C’est ce comité qui sera chargé d’examiner les dossiers et de sélectionner les candidats à auditionner — “cinq ou six maximum” selon un bon connaisseur de la procédure —, même s’il n’existe formellement aucune limite au nombre de prétendants retenus. Les auditions auront lieu le 6 mai, seront publiques et diffusées sur la chaîne.
Trois finalistes tout au plus seront retenus avant que le bureau ne choisisse l’un d’entre eux, lors de sa réunion du 15 mai. Le ou la nouvelle présidente succèdera officiellement à Bertrand Delais le 10 juin.
Le poste, proposé pour une durée renouvelable de trois ans, offre une rémunération — pardon, une indemnité — confortable située entre 10 000 et 15 000 euros par mois. Il est surtout perçu comme prestigieux : “Quand tu présides, tu es au cœur de l’Assemblée, c’est très valorisant sur une carte de visite”, raconte ainsi Marie-Eve Malouines, présidente de LCP entre 2015 et 2018.
À ce jour, une seule personne a officiellement fait acte de candidature : l’une des journalistes et présentatrices bien connues de la chaîne, Brigitte Boucher.
D’autres noms de candidats potentiels circulent, comme l’a rapporté La Lettre : l’éditorialiste de Franceinfo Jean-François Achilli, l’ancienne membre de l’Arcom Carole Bienaimé Besse, et Bérénice Ravache, directrice déléguée de France Bleu. L’hypothèse d’une candidature de Juliette Rosset-Cailler, directrice de la stratégie et du pilotage de la transformation chez France Télévisions, est aussi évoquée en interne.
Jeux d’influence
L’élection du président de LCP a toujours fait l’objet d’une attention particulière de la part des députés et de la présidence de l’Assemblée nationale, voire du chef de l’Etat.

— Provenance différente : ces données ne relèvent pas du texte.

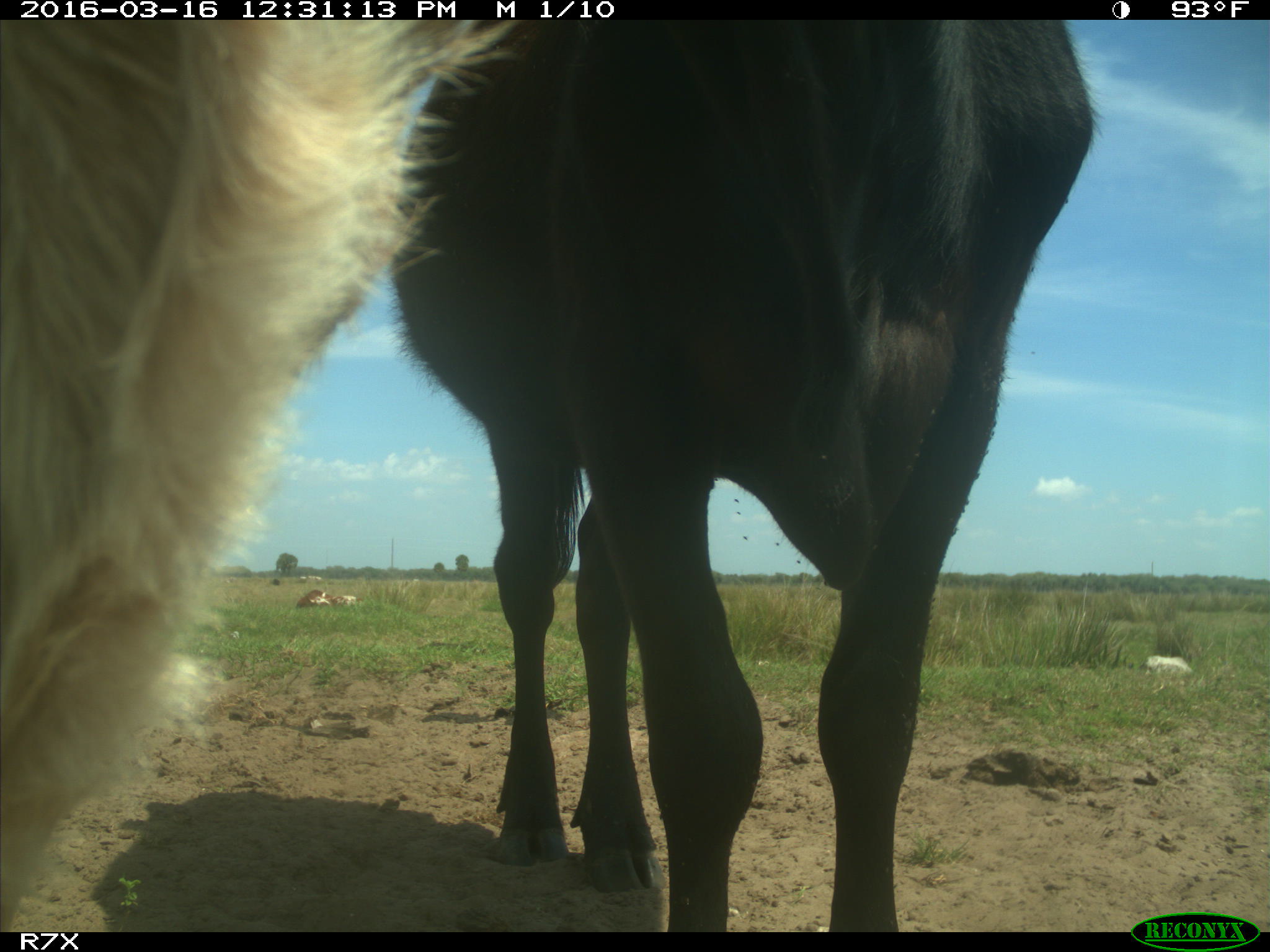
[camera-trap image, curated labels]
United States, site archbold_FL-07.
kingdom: Animalia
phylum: Chordata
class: Mammalia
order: Artiodactyla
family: Bovidae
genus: Bos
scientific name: Bos taurus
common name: domestic cow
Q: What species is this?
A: Bos taurus (domestic cow).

Un membre du cabinet de François de Rugy, alors titulaire du Perchoir, se souvient encore de la nomination de Bertrand Delais en 2018. “L’Elysée n’est pas resté neutre”, avouait-il pudiquement, avant de reconnaître “des interventions extrêmement diffuses mais permanentes” du Château, à l’époque.

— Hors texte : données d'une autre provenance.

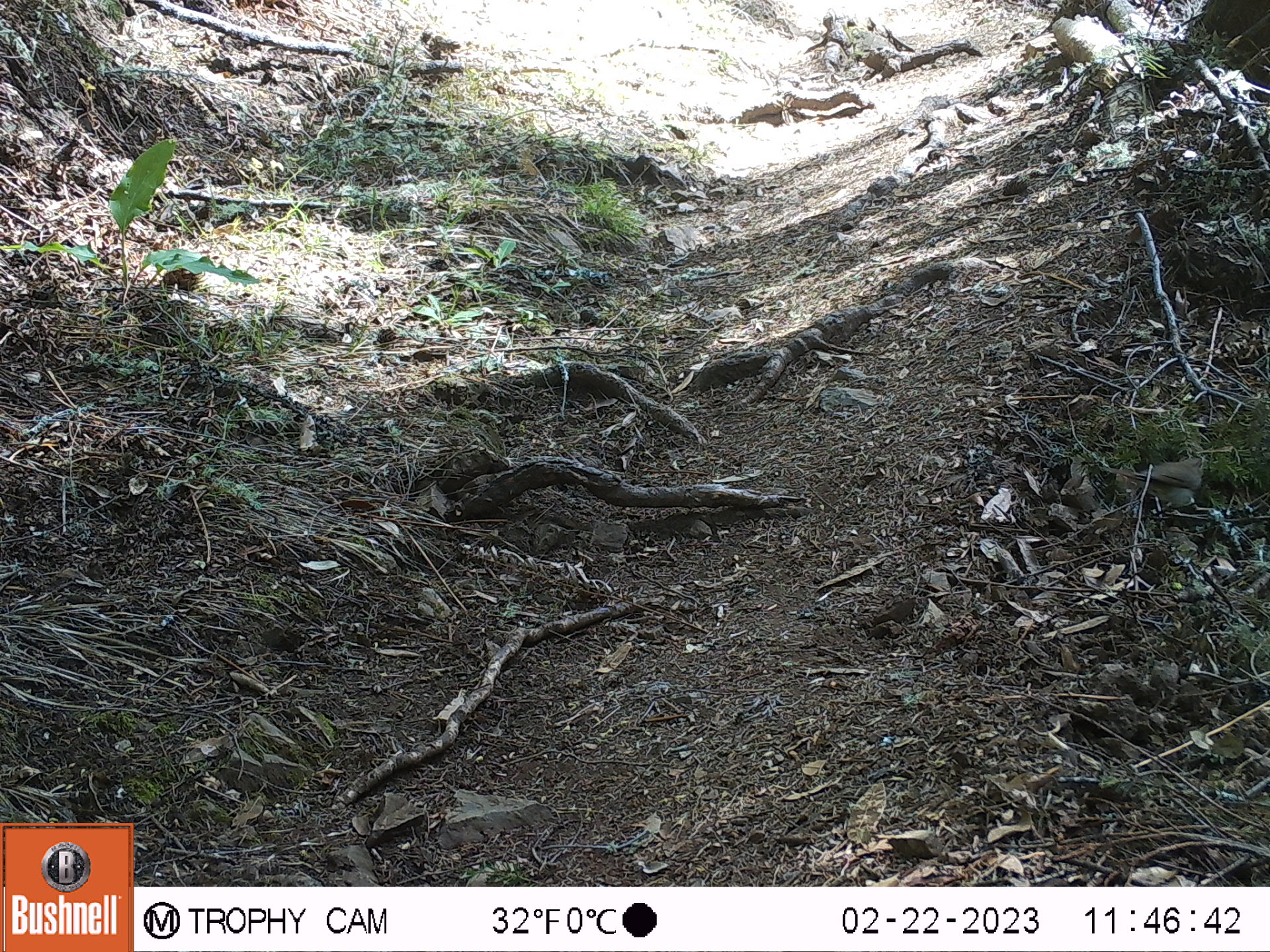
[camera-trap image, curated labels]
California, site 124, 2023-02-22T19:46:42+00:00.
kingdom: Animalia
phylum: Chordata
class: Aves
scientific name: Aves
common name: bird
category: unknown bird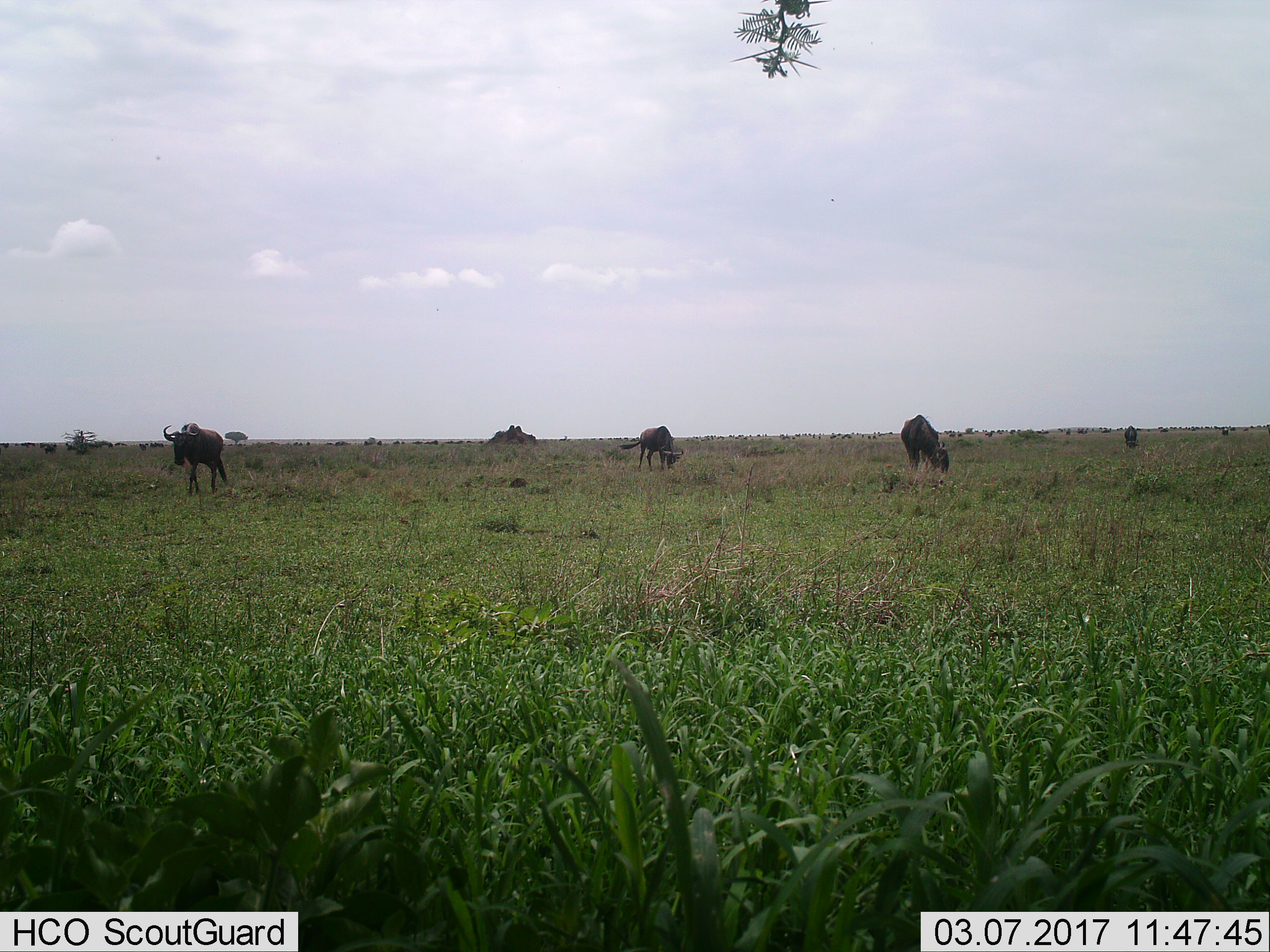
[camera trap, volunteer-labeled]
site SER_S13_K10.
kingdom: Animalia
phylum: Chordata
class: Mammalia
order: Artiodactyla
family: Bovidae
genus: Connochaetes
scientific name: Connochaetes taurinus taurinus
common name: blue wildebeest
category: wildebeestblue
Wildebeestblue (blue wildebeest) (Connochaetes taurinus taurinus), count 4. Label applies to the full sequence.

D’après plusieurs acteurs et témoins de cette élection contactés par POLITICO, la procédure avait été “biaisée” par la fuite d’une partie des notes attribuées aux candidats par le comité de sélection. “Une fois les notes sorties, ça devenait plus compliqué pour Rugy de proposer quelqu’un d’autre que le candidat qui était sorti premier”, admet un acteur du dossier avant de rappeler que “normalement, le président de l’Assemblée est libre de la proposition qu’il fait au bureau”.
En 2015, la désignation de Marie-Eve Malouines face au sortant Gérard Leclerc avait aussi été l’objet d’une polémique, certains accusant le président de l’Assemblée de l’époque, Claude Bartolone, d’avoir “voulu faire un coup en nommant une femme”. “Bartolone en a fait un enjeu”, se souvient un témoin.
Pour “apaiser au maximum”, Yaël Braun-Pivet a donc prévu, selon l’un de ses proches, de se tenir le plus possible à l’écart de cette élection. Certes, comme le veut la procédure, la présidente de l’Assemblée recevra bien les trois finalistes désignés à l’issue des auditions mais elle refuse tout contact ou sollicitation en amont — François de Rugy avait fait de même en 2018.
“Il y aura un strict respect du processus, sans fléchage”, insiste un conseiller de Braun-Pivet, expliquant avoir voulu “étanchéifier la présidence” pour “éviter le petit jeu des rumeurs et des intox”. Si un candidat à la candidature se manifeste, il sera renvoyé vers Bertrand Delais, pour communiquer des éléments techniques et pratiques, et Naïma Moutchou, qui gère la délégation.
Le PDG de LCP est aussi le président du conseil d’administration de la chaîne. Hormis sa fonction de représentation, il est donc le garant de la bonne application du COM, le contrat d’objectifs et de moyens, cet outil de pilotage déclinant le plan stratégique et les ambitions éditoriales, techniques et organisationnelles de la chaîne.
Selon les indicateurs mentionnés sur son site internet, LCP, qui partage le canal 13 de la TNT avec sa consœur Public Sénat, compte 70 collaborateurs. La chaîne a une part d’audience moyenne autour de 0,5% et dispose pour 2024 d’un budget global de 17,5 millions d’euros.